* Exercise: Write out exactly the lines from the one containing "At what distance from the lens" through the last line of the records below, including both.

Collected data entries
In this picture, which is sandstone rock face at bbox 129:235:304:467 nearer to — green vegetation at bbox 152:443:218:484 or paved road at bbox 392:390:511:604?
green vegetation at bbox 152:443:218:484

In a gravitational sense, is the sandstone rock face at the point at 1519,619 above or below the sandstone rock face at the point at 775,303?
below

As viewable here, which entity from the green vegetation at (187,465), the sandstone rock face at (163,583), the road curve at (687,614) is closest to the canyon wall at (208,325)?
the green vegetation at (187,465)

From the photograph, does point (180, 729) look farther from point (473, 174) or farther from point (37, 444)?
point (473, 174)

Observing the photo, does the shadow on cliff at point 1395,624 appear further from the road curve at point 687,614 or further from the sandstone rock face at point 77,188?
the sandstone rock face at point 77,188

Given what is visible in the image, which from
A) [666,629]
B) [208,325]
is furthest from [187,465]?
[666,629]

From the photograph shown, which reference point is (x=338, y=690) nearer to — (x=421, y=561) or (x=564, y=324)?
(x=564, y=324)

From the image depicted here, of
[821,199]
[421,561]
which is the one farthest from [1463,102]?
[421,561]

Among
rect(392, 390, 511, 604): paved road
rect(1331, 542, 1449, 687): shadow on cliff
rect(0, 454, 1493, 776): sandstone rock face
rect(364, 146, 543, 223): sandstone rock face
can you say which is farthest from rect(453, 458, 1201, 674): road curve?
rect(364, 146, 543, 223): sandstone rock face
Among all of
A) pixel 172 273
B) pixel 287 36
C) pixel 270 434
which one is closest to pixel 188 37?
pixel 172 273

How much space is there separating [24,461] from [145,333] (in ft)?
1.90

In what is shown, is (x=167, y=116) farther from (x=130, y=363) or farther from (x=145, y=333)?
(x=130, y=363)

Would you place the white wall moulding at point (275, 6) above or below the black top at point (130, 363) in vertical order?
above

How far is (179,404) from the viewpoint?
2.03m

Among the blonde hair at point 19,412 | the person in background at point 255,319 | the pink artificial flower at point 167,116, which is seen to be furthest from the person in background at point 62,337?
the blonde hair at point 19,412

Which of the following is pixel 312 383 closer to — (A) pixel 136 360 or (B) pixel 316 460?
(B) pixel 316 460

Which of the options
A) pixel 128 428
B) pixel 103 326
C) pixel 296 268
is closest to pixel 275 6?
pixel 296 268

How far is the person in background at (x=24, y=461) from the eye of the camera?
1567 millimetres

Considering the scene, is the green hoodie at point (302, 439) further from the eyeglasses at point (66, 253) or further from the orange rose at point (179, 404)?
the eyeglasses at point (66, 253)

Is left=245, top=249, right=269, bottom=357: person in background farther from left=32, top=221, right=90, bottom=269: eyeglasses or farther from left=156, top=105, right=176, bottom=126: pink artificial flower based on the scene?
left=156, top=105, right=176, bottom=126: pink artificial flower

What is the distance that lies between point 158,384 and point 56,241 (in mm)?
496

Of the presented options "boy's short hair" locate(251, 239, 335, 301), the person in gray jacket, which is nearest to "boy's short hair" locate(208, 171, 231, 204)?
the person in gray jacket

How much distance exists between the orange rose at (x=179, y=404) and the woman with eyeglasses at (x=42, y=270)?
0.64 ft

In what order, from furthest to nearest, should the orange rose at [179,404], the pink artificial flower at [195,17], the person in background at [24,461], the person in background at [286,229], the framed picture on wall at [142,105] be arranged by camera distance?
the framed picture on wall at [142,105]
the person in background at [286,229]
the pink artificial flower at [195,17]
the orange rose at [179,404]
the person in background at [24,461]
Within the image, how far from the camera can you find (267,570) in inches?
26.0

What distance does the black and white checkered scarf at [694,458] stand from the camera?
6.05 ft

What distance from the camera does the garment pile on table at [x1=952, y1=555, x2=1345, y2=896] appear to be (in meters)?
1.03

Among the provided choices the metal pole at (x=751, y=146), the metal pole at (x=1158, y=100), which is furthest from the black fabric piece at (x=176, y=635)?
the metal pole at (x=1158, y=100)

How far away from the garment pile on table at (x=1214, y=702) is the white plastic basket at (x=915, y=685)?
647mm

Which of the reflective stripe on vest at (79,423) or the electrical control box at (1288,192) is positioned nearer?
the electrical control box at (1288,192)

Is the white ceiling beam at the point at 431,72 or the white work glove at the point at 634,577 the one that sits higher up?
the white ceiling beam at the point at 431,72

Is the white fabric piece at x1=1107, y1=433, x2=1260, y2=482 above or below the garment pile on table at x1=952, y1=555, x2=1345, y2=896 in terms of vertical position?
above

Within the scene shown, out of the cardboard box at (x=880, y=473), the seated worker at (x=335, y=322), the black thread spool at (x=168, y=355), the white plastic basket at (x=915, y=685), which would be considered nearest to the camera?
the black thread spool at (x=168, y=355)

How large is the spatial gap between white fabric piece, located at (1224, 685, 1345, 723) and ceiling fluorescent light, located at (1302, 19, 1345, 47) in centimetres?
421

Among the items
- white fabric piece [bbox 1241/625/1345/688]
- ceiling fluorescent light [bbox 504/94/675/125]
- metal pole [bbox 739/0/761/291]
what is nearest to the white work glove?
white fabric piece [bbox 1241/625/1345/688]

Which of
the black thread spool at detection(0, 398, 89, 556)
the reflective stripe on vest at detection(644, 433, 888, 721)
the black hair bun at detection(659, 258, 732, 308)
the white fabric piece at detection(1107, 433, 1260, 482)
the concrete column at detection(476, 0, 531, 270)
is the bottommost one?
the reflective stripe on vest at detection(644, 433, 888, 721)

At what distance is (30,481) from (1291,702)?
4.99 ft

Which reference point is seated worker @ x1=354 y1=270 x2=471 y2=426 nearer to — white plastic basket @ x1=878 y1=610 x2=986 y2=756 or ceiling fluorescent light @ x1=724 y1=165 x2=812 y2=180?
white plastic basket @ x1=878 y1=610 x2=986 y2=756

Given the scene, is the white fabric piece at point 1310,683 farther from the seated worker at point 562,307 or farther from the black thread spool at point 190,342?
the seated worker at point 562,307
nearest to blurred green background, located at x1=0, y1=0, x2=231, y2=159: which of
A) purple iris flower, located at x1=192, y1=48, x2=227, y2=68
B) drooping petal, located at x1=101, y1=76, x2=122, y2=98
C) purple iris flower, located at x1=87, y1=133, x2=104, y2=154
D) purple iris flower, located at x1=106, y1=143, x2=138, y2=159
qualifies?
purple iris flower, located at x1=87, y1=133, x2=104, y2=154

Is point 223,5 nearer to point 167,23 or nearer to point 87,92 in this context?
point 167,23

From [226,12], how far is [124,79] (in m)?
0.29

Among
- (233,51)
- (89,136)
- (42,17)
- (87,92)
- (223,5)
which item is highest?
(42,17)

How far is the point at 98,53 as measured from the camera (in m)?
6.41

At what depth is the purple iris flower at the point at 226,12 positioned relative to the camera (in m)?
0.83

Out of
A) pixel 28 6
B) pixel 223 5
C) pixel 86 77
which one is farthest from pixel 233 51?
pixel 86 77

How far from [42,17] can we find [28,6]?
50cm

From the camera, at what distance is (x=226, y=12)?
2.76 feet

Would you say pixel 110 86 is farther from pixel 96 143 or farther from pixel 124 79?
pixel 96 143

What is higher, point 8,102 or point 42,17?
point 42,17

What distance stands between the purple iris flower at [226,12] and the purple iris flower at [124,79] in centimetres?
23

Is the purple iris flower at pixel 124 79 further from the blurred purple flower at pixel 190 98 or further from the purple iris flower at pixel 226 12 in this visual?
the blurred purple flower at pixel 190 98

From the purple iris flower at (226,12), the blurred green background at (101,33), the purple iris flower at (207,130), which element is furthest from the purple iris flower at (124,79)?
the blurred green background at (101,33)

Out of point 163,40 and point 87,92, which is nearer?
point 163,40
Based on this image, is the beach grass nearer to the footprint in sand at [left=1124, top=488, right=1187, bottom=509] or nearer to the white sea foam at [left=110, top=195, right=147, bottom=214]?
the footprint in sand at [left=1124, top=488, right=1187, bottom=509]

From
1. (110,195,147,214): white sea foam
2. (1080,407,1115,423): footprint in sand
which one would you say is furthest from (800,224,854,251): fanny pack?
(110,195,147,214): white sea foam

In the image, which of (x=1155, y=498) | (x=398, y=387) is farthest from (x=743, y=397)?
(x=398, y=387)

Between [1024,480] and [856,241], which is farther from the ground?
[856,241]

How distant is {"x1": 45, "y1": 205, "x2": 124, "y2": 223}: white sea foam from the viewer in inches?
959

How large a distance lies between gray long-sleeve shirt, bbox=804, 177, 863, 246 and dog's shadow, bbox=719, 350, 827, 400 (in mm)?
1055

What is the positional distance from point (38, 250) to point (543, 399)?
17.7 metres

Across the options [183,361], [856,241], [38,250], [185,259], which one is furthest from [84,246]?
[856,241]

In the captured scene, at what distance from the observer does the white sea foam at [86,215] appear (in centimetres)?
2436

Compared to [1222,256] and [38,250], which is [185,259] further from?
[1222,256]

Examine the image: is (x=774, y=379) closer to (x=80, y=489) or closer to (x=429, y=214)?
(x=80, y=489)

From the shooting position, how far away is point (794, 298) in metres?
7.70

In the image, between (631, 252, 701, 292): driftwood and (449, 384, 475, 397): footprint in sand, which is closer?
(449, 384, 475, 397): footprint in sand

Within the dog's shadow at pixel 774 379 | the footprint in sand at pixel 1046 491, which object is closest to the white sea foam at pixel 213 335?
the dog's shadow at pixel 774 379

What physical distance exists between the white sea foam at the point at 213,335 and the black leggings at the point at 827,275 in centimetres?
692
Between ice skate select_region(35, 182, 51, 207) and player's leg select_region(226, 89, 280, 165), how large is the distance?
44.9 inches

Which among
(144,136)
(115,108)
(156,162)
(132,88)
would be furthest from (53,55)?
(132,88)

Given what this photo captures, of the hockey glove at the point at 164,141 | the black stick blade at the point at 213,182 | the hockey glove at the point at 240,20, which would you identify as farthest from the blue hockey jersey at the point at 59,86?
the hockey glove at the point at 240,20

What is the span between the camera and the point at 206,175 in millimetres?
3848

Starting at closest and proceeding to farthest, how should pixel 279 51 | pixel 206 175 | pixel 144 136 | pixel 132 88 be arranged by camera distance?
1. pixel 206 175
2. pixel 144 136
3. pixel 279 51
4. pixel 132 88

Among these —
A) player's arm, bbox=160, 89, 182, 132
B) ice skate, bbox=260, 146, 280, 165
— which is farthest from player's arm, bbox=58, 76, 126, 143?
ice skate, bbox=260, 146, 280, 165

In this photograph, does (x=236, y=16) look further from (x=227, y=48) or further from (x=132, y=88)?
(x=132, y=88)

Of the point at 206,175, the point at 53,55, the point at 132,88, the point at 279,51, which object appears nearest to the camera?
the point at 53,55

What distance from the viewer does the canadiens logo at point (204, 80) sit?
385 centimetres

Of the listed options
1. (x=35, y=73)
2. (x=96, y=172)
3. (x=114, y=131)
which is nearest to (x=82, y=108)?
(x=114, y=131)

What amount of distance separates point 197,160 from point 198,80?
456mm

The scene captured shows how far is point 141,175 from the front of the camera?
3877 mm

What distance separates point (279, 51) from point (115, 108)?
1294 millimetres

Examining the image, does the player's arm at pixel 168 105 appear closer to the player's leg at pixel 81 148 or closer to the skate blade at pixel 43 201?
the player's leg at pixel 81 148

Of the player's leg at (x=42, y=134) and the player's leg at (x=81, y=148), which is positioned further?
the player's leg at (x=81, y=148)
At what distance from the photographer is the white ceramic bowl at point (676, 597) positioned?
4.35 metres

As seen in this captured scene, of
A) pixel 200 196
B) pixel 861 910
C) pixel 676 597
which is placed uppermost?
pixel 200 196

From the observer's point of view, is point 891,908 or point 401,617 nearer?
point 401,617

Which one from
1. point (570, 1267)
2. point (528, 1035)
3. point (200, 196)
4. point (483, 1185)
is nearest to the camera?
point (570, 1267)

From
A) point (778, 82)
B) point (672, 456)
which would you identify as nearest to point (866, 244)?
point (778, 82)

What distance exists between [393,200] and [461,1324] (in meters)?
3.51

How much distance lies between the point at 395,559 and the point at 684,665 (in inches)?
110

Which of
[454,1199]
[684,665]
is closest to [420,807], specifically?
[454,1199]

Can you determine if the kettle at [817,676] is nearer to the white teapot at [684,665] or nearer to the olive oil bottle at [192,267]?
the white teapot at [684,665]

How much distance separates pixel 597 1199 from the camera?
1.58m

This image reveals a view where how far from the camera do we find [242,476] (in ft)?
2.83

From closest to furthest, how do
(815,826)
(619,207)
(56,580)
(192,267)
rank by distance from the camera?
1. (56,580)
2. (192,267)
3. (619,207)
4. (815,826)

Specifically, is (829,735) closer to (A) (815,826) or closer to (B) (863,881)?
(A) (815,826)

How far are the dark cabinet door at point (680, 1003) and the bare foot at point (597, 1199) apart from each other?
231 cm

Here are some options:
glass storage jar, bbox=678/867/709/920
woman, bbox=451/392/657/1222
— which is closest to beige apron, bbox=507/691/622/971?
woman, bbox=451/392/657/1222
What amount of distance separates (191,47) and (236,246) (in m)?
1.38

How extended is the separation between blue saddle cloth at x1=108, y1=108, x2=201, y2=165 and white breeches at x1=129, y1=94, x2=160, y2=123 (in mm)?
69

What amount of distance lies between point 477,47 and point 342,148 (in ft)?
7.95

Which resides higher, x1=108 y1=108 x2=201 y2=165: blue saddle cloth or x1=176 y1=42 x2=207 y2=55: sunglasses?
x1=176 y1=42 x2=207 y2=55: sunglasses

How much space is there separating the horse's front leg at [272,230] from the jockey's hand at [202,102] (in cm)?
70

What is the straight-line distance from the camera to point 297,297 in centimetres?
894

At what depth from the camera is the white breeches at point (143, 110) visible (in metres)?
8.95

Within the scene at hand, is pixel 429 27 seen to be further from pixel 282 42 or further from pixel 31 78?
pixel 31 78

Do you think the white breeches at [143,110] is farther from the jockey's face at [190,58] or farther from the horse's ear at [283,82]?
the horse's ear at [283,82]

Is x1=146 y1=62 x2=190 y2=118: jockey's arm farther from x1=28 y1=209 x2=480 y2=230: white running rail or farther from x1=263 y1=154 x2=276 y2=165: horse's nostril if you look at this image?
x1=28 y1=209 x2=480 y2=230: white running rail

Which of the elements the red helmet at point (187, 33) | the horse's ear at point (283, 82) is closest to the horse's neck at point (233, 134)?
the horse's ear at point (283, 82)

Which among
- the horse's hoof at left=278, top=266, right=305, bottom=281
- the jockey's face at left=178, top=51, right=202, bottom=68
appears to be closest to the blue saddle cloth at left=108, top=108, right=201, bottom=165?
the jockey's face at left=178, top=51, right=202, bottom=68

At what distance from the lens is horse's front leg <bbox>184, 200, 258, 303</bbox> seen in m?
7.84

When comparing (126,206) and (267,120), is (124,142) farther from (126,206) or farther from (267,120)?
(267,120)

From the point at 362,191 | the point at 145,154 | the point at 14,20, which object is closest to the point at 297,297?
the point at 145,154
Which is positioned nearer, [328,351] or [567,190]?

* Answer to this problem:
At what distance from the lens is horse's front leg <bbox>184, 200, 258, 303</bbox> seen in m?
7.84

When comparing (126,206) and (267,120), is (124,142) farther from (126,206) or farther from (267,120)?
(267,120)

From the point at 362,191 | the point at 145,154 | the point at 14,20, which object is closest to the point at 297,297?
the point at 145,154
Which is positioned nearer, [328,351] or [567,190]?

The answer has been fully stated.